Lewis Diuguid

U.S. airstrikes aid Kurdish forces in Iraq

An F/A-18C Hornet coming from Iraq lands on the flight deck of the U.S. Navy aircraft carrier USS George H.W. Bush on Sunday in the Persian Gulf. Aircrafts aboard the George H.W. Bush are flying missions over Iraq after U.S. President Barack Obama authorized airstrikes against Islamic militants and food drops for Iraqis trapped by the fighters.
An F/A-18C Hornet coming from Iraq lands on the flight deck of the U.S. Navy aircraft carrier USS George H.W. Bush on Sunday in the Persian Gulf. Aircrafts aboard the George H.W. Bush are flying missions over Iraq after U.S. President Barack Obama authorized airstrikes against Islamic militants and food drops for Iraqis trapped by the fighters. The Associated Press

The U.S. over the weekend went back into Iraq with airstrikes, disrupting Islamic State militants’ march near the Kurdish capital of Irbil.

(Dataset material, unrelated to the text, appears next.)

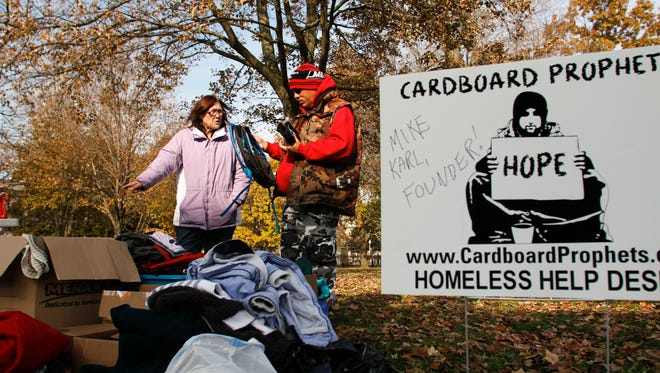 Cardboard Prophets volunteer Kitty Henry of Lansing chats with a Lansing area homeless man Tuesday, Nov. 14, 2017, at Reutter Park in downtown Lansing.  The organization set up tables with water and snacks, and brought boxes of winter wear, shoes, and boots for those in need.  They are stationed on the southwest corner of the park each Tuesday and Wednesday from 11 AM to 2 PM.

Kurdish forces as a result were able to retake two towns that had fallen to the militants. But America has no stomach for going back into that war-torn country after having withdrawn U.S. troops in December 2011.

President Barack Obama made the call on U.S. airstrikes because of the government of Prime Minister Nouri al-Maliki being overwhelmed by Islamic State forces. Let’s hope the engagement will be more like Libya instead of a redo of America in Iraq all over again.

Al-Maliki also surprised people over the weekend by refusing to step down in the country that he politically divided enabling the entrenchment of the Islamic State. That doesn’t bode well for a short U.S. military engagement.

Humanitarian aid in food and water drops also are being delivered by the U.S. But Obama must remain committed to just a limited U.S. involvement with warplanes and armed drones and not send in U.S. troops again. That would begin another disastrous time in that Middle Eastern country.